> [Work request]
Nothing outside the range below should be printed. Output exactly the lines from the line with "Imagem de um cristal de sal no microscópio" to the line with "Rare Brown Spotted Dalmatian", both included.

> [Records for the exercise]

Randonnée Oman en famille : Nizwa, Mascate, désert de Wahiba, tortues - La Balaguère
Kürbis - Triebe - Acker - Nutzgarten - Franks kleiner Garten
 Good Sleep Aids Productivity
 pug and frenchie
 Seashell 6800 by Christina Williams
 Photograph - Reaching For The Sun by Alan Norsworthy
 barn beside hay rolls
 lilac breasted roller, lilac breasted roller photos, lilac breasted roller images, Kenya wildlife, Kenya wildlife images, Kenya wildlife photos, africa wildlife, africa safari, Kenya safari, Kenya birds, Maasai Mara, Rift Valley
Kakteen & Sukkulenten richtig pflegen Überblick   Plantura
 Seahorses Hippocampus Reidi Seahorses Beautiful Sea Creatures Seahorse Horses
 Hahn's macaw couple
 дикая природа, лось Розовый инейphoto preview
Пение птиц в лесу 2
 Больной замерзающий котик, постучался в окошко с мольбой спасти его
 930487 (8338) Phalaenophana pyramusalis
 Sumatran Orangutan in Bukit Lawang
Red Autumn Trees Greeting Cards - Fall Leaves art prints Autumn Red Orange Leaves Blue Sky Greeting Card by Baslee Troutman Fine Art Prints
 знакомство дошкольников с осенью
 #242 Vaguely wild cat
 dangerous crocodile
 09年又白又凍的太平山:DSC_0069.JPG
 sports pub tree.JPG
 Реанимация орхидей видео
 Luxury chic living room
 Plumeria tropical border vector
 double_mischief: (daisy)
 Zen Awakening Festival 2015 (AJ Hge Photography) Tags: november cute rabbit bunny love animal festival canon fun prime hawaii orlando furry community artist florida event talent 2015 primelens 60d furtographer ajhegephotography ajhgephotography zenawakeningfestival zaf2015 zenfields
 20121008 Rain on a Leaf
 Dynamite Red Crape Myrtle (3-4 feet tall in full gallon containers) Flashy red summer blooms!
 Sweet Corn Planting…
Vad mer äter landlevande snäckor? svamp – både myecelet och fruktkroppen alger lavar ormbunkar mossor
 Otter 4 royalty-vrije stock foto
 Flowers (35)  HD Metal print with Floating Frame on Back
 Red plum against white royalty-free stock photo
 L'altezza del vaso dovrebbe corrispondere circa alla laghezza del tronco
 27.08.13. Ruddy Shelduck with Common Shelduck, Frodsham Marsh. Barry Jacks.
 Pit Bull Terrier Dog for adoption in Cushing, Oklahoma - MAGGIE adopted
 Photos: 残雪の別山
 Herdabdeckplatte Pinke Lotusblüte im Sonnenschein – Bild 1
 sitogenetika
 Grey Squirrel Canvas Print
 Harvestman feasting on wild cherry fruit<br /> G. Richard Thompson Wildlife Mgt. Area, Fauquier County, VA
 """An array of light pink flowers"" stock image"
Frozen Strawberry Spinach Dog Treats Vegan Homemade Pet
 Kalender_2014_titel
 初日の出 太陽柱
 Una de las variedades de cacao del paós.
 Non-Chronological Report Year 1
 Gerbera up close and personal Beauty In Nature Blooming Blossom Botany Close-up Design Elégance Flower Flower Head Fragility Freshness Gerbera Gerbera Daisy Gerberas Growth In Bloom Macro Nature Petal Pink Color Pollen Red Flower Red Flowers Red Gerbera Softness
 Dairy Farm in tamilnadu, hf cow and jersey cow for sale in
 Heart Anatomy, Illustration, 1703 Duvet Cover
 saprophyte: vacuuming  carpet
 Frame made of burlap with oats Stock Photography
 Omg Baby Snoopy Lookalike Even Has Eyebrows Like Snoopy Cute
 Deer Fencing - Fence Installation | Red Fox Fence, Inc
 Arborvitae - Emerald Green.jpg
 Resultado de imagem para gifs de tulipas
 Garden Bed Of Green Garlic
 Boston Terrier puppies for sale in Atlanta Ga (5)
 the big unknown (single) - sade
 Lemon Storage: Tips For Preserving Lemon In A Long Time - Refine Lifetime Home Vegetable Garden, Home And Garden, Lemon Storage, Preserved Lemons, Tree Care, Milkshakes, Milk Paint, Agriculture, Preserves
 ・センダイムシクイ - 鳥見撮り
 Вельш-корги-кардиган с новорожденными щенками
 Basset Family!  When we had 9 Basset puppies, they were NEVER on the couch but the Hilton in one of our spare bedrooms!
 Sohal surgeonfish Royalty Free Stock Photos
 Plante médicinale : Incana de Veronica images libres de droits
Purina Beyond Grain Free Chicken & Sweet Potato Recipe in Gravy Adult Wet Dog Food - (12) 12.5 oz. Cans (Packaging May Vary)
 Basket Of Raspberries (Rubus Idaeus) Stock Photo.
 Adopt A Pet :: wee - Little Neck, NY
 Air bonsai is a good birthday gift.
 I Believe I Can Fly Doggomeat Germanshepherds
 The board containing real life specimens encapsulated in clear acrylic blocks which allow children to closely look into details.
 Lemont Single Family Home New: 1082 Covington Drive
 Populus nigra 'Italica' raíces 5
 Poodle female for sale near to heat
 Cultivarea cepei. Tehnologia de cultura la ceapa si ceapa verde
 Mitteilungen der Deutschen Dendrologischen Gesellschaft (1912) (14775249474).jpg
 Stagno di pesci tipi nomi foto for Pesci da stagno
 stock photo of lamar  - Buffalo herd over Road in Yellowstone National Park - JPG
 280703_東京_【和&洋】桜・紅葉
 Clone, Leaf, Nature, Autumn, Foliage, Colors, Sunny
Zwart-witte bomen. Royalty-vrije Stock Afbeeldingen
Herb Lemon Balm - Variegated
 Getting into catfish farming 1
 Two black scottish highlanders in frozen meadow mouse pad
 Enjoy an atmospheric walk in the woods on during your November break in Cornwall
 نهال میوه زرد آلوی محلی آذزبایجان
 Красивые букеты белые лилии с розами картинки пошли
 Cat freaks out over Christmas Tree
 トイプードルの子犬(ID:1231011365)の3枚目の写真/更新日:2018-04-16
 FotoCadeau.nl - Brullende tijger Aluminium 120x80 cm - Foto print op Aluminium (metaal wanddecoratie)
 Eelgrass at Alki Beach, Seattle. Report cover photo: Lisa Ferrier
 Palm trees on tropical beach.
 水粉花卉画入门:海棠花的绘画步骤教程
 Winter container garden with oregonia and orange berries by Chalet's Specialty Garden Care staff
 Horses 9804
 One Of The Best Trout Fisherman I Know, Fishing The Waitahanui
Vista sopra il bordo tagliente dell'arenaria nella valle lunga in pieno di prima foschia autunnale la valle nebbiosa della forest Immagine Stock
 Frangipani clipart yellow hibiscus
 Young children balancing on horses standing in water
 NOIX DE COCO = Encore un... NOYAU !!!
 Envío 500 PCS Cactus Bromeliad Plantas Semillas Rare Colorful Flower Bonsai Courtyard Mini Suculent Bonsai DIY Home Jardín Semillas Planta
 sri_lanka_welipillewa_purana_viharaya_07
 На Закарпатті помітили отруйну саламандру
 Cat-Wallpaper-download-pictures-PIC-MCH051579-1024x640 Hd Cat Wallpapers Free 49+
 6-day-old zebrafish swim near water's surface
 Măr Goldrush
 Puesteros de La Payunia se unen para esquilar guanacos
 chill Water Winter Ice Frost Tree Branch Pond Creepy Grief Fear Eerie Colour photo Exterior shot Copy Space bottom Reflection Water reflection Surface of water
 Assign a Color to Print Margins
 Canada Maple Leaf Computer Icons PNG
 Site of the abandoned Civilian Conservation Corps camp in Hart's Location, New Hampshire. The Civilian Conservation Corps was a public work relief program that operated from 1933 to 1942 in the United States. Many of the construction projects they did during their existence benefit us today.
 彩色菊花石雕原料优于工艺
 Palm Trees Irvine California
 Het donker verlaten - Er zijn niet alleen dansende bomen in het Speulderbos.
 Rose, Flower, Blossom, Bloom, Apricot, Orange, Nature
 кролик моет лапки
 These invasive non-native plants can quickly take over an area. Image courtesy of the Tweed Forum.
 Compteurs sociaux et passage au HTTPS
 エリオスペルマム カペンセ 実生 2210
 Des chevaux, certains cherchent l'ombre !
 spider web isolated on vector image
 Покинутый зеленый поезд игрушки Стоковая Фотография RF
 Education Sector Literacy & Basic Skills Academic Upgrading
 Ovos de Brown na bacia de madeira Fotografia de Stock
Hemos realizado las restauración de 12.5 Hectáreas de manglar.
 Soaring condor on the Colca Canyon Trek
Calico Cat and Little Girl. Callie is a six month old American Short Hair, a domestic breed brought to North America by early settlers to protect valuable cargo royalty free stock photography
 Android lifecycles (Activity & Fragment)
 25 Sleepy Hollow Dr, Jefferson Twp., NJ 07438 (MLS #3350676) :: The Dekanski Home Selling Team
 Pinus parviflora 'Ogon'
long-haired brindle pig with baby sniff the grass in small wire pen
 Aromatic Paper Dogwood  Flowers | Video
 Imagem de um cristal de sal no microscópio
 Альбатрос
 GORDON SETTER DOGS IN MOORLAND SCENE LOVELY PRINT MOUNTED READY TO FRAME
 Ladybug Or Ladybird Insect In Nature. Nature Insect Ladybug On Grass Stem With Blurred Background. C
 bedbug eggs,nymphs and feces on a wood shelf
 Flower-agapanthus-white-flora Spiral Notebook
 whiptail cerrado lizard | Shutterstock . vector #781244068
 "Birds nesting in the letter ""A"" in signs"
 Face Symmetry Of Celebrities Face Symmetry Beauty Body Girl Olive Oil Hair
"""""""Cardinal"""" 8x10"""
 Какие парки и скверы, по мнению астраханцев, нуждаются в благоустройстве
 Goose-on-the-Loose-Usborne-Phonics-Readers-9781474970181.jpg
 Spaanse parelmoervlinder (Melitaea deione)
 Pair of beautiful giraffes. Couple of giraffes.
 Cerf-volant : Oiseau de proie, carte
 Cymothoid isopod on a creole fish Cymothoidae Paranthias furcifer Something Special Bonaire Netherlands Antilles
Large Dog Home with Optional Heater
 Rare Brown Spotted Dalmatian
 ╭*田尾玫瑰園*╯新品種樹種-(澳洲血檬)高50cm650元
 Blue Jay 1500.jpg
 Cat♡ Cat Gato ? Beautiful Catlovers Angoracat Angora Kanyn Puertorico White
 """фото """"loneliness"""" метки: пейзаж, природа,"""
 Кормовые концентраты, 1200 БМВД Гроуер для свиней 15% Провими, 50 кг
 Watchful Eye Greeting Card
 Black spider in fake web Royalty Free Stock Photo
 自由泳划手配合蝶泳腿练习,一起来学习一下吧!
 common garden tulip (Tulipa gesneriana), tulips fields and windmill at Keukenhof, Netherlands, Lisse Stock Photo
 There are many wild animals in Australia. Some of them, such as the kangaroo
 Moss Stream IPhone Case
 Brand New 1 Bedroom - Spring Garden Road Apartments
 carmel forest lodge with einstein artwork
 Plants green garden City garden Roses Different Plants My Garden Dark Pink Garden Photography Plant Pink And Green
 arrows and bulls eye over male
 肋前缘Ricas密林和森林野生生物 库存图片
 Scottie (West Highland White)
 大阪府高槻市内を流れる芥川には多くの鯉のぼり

> [Output of the task]
 Imagem de um cristal de sal no microscópio
 Альбатрос
 GORDON SETTER DOGS IN MOORLAND SCENE LOVELY PRINT MOUNTED READY TO FRAME
 Ladybug Or Ladybird Insect In Nature. Nature Insect Ladybug On Grass Stem With Blurred Background. C
 bedbug eggs,nymphs and feces on a wood shelf
 Flower-agapanthus-white-flora Spiral Notebook
 whiptail cerrado lizard | Shutterstock . vector #781244068
 "Birds nesting in the letter ""A"" in signs"
 Face Symmetry Of Celebrities Face Symmetry Beauty Body Girl Olive Oil Hair
"""""""Cardinal"""" 8x10"""
 Какие парки и скверы, по мнению астраханцев, нуждаются в благоустройстве
 Goose-on-the-Loose-Usborne-Phonics-Readers-9781474970181.jpg
 Spaanse parelmoervlinder (Melitaea deione)
 Pair of beautiful giraffes. Couple of giraffes.
 Cerf-volant : Oiseau de proie, carte
 Cymothoid isopod on a creole fish Cymothoidae Paranthias furcifer Something Special Bonaire Netherlands Antilles
Large Dog Home with Optional Heater
 Rare Brown Spotted Dalmatian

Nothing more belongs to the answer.